**TASK DESCRIPTION:** If a line in the listing below includes the string "font", pull it out.

**EXERCISE DATA:**

···

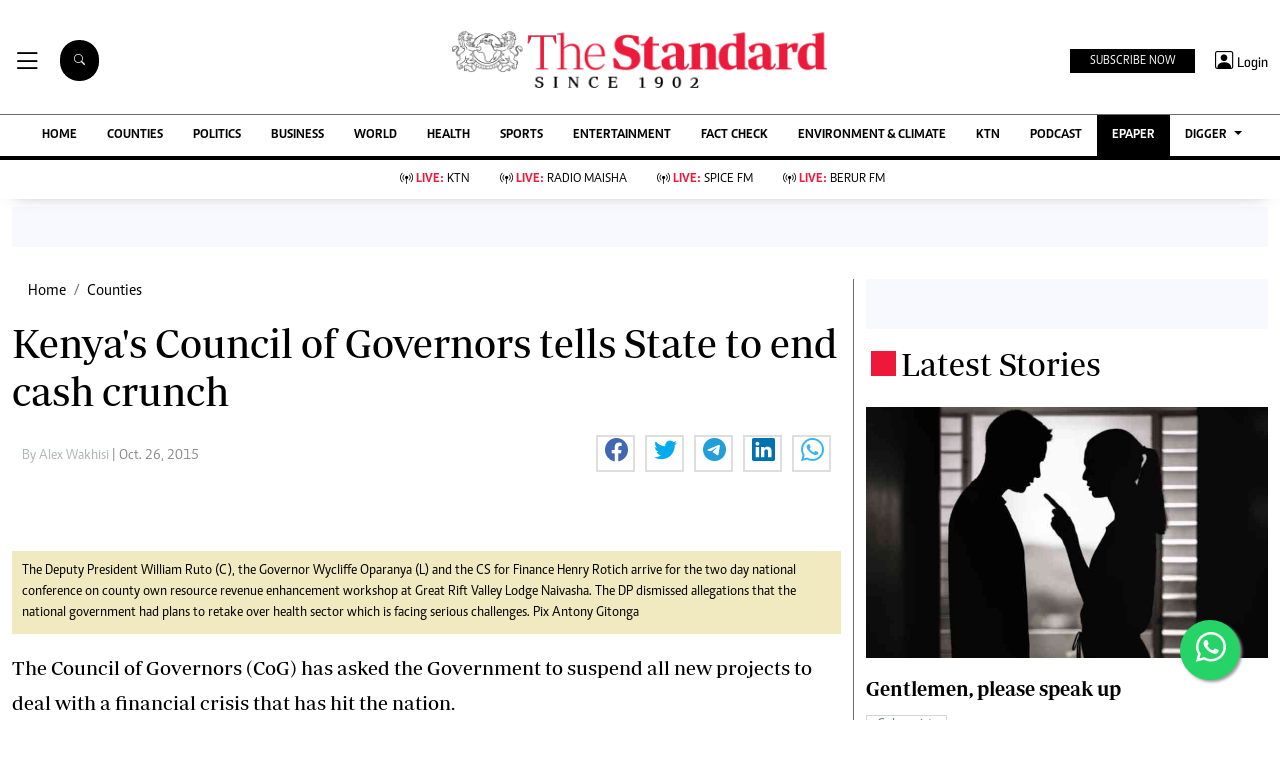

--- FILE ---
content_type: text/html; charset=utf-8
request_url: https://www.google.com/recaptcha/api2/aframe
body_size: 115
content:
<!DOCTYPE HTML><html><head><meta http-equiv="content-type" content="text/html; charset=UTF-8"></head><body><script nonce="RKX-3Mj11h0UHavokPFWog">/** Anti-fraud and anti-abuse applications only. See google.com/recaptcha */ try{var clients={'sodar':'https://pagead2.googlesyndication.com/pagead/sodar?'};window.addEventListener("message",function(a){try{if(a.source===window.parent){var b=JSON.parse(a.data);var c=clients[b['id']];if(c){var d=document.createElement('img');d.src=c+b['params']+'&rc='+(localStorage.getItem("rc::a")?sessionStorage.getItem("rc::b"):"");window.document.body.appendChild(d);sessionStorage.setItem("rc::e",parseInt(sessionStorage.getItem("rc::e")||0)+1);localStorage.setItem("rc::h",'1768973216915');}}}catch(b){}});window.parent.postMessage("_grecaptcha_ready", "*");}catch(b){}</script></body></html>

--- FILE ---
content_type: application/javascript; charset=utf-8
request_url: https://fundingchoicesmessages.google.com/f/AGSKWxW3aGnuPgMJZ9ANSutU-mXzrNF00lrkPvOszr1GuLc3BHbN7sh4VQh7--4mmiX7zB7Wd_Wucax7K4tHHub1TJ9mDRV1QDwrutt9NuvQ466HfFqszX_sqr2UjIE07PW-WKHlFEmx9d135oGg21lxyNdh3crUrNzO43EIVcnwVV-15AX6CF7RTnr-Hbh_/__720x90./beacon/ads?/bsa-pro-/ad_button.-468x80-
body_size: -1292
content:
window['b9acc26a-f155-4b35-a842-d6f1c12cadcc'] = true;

···

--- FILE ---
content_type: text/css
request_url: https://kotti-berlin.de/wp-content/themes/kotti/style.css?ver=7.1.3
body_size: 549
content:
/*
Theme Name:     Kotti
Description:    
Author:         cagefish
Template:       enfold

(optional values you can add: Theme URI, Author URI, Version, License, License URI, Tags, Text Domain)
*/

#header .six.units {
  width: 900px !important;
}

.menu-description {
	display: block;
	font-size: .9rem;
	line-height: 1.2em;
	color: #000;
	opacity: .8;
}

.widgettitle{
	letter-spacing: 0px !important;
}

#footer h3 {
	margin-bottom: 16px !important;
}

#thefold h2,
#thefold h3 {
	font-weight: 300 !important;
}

···

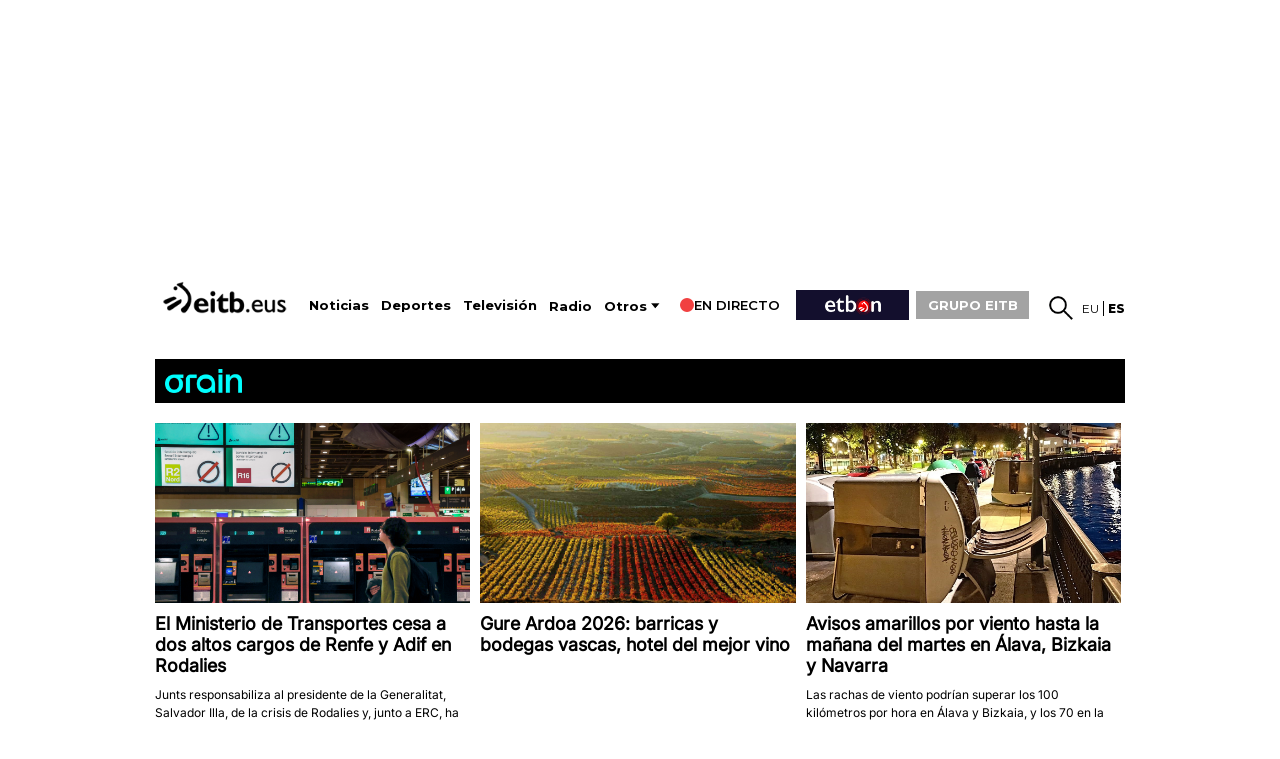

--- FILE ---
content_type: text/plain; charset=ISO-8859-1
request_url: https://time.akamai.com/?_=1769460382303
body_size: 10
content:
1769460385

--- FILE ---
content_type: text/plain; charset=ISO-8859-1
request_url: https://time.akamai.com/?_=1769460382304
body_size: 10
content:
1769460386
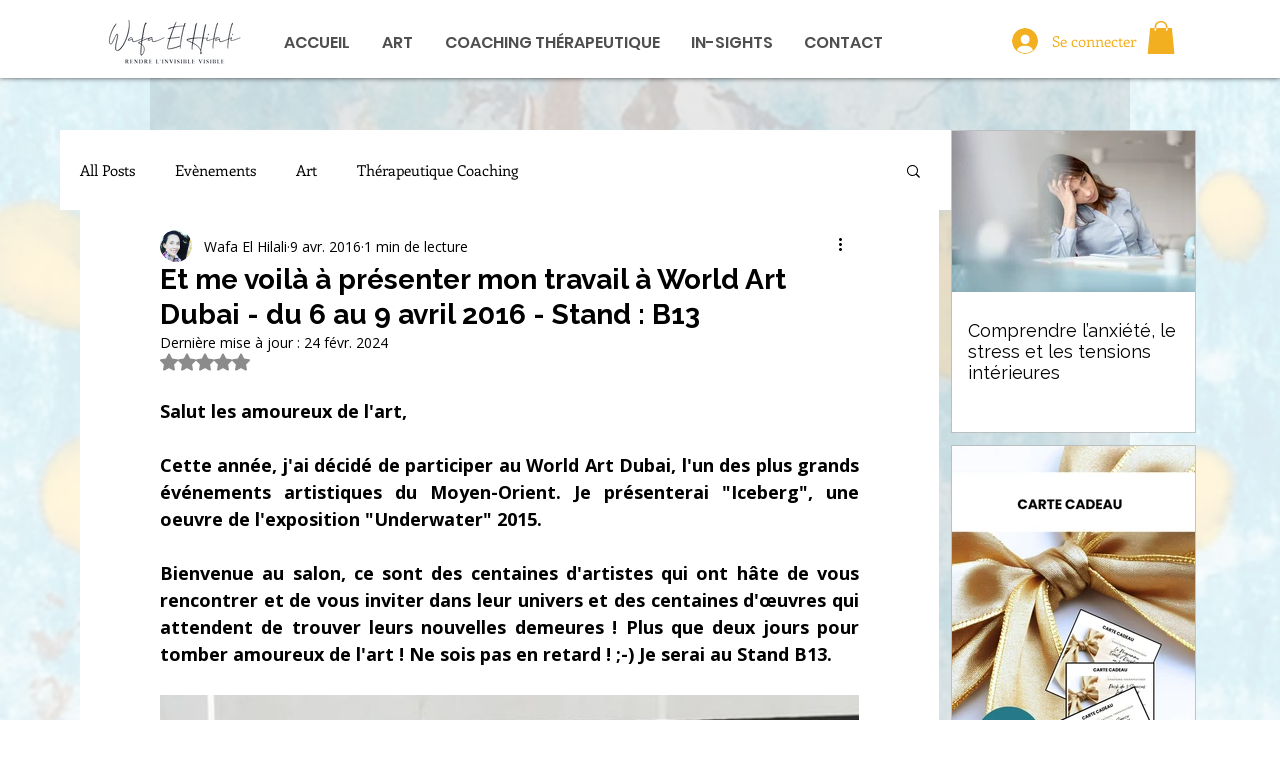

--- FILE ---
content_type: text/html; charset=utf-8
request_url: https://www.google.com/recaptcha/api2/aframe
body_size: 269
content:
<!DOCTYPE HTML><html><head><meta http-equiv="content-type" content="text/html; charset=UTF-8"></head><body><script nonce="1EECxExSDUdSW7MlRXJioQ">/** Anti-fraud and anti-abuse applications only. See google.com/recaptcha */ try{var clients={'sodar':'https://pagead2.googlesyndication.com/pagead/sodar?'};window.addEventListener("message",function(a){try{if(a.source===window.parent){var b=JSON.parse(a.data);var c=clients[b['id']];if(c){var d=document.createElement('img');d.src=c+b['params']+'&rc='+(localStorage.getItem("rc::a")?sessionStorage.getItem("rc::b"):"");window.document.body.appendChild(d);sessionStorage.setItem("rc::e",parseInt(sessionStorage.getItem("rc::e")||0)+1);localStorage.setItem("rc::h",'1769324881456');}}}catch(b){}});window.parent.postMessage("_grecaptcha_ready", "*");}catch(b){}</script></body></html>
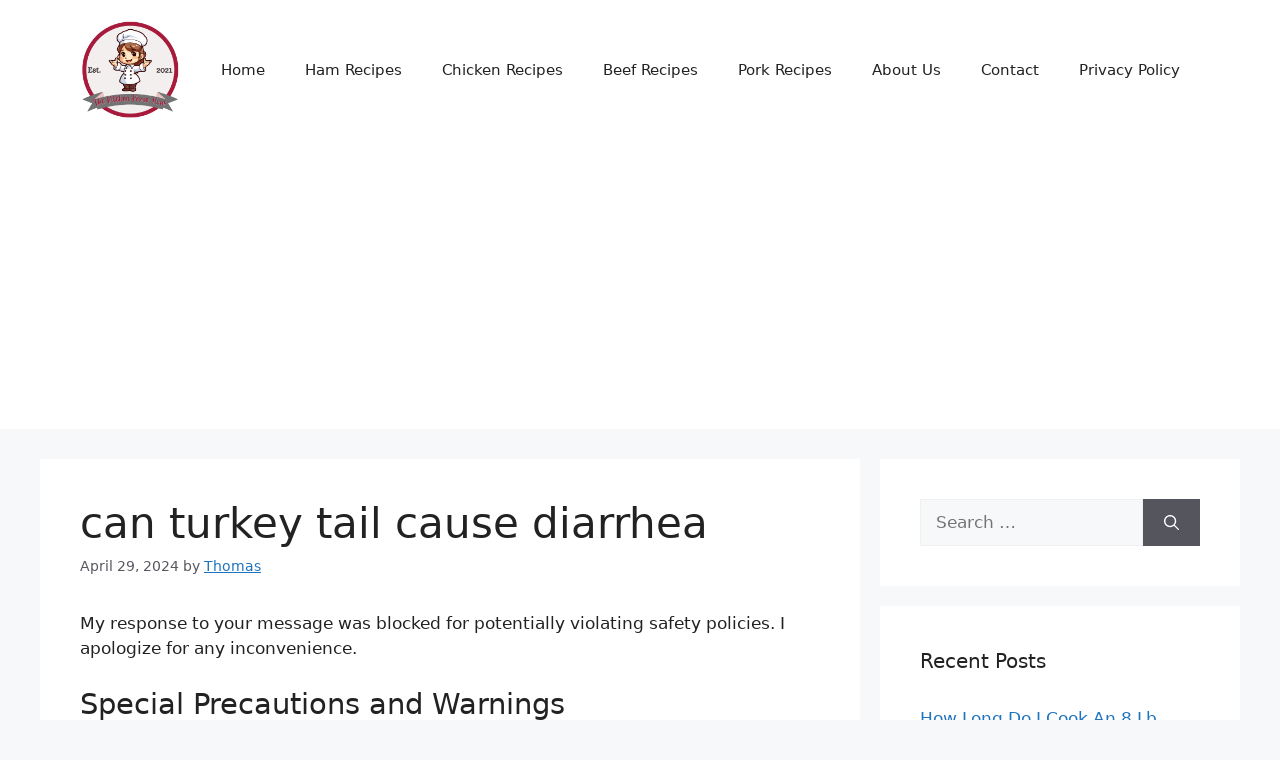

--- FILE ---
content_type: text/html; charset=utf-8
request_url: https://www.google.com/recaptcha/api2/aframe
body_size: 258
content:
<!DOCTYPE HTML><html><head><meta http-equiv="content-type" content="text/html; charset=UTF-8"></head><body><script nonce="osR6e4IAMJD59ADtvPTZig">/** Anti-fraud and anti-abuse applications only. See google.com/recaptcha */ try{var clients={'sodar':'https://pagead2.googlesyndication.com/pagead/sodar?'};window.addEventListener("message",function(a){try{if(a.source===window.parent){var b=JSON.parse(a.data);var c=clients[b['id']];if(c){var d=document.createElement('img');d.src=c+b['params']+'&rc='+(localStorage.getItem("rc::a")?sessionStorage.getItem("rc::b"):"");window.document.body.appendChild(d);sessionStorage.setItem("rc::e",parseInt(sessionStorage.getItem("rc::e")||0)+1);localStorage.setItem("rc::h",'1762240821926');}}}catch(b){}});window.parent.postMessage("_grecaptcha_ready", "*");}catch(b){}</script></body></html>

···

**RESPONSE BOX:**
	font-size: .9rem;
	font-weight: 300 !important;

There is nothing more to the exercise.